As Ven. Nanavira said in the Notes:

These Notes … assume, also, that the reader’s sole interest in the Pali Suttas is a concern for his own welfare. The reader is presumed to be subjectively engaged with an anxious problem, the problem of his existence, which is also the problem of his suffering. There is therefore nothing in these pages to interest the professional scholar, for whom the question of personal existence does not arise; for the scholar’s whole concern is to eliminate or ignore the individual point of view in an effort to establish the objective truth – a would-be impersonal synthesis of public facts. The scholar’s essentially horizontal view of things, seeking connexions in space and time, and his historical approach to the texts,[b] disqualify him from any possibility of understanding a Dhamma that the Buddha himself has called akālika, ‘timeless’.[c] Only in a vertical view, straight down into the abyss of his own personal existence, is a man capable of apprehending the perilous insecurity of his situation; and only a man who does apprehend this is prepared to listen to the Buddha’s Teaching. But human kind, it seems, cannot bear very much reality: men, for the most part, draw back in alarm and dismay from this vertiginous direct view of being and seek refuge in distractions.

There have always been a few, however, who have not drawn back, and some of them have described what they saw. Amongst these, today, are the people known as existentialist philosophers, and an acquaintance with their mode of thinking, far from being a disadvantage, may well serve to restore the individual point of view, without which nothing can be understood.
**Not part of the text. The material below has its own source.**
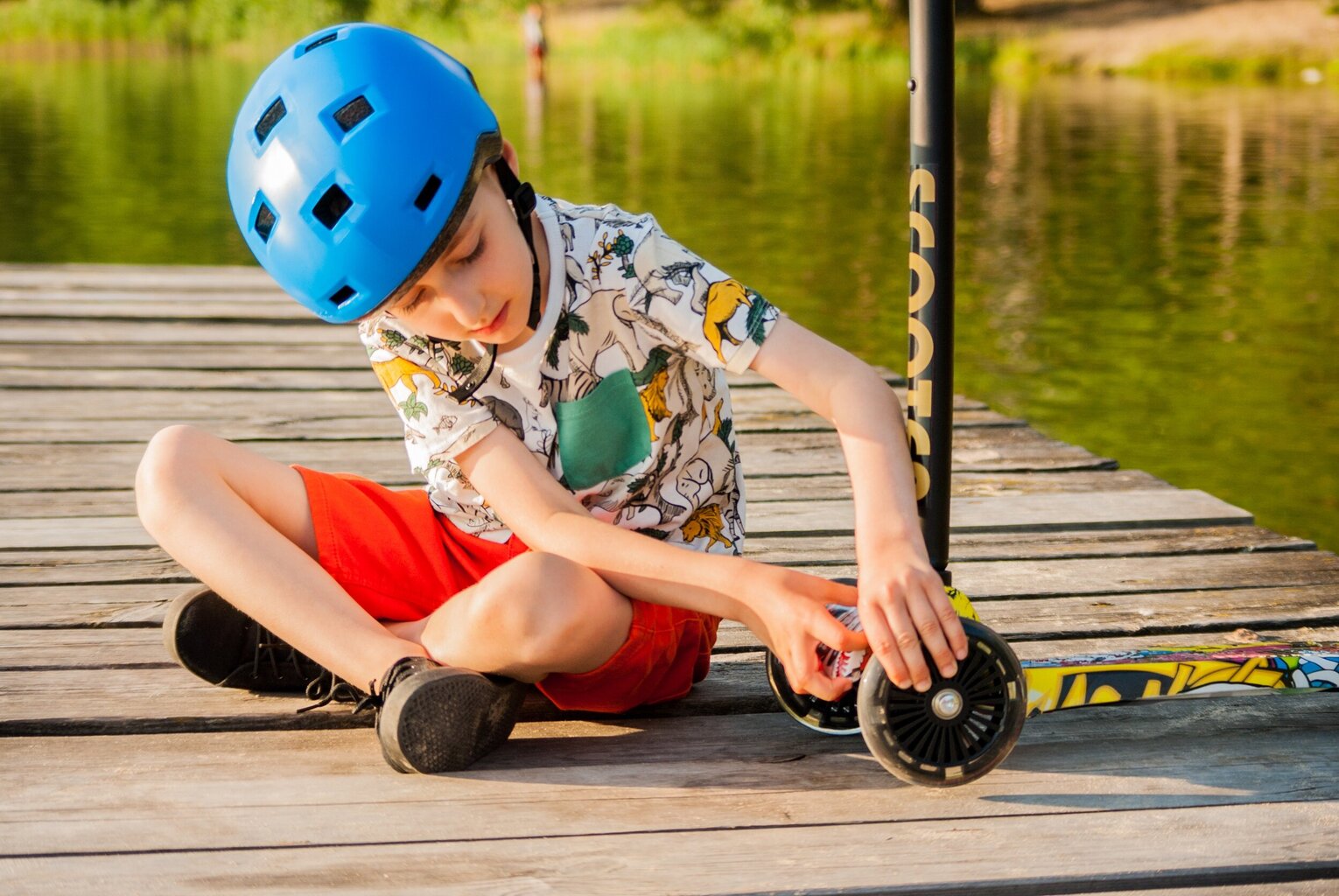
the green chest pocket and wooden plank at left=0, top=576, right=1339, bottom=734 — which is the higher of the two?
the green chest pocket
There is no suggestion, of course, that it is necessary to become an existentialist philosopher before one can understand the Buddha: every intelligent man questions himself quite naturally about the nature and significance of his own existence, and provided he refuses to be satisfied with the first ready-made answer that he is offered he is as well placed as anyone to grasp the Buddha’s Teaching when he hears it. None the less many people, on first coming across the Suttas, are puzzled to know what their relevance is in the elaborate context of modern thought; and for them an indication that the existential philosophies (in their general methods, that is to say, rather than their individual conclusions) afford a way of approach to the Suttas may be helpful.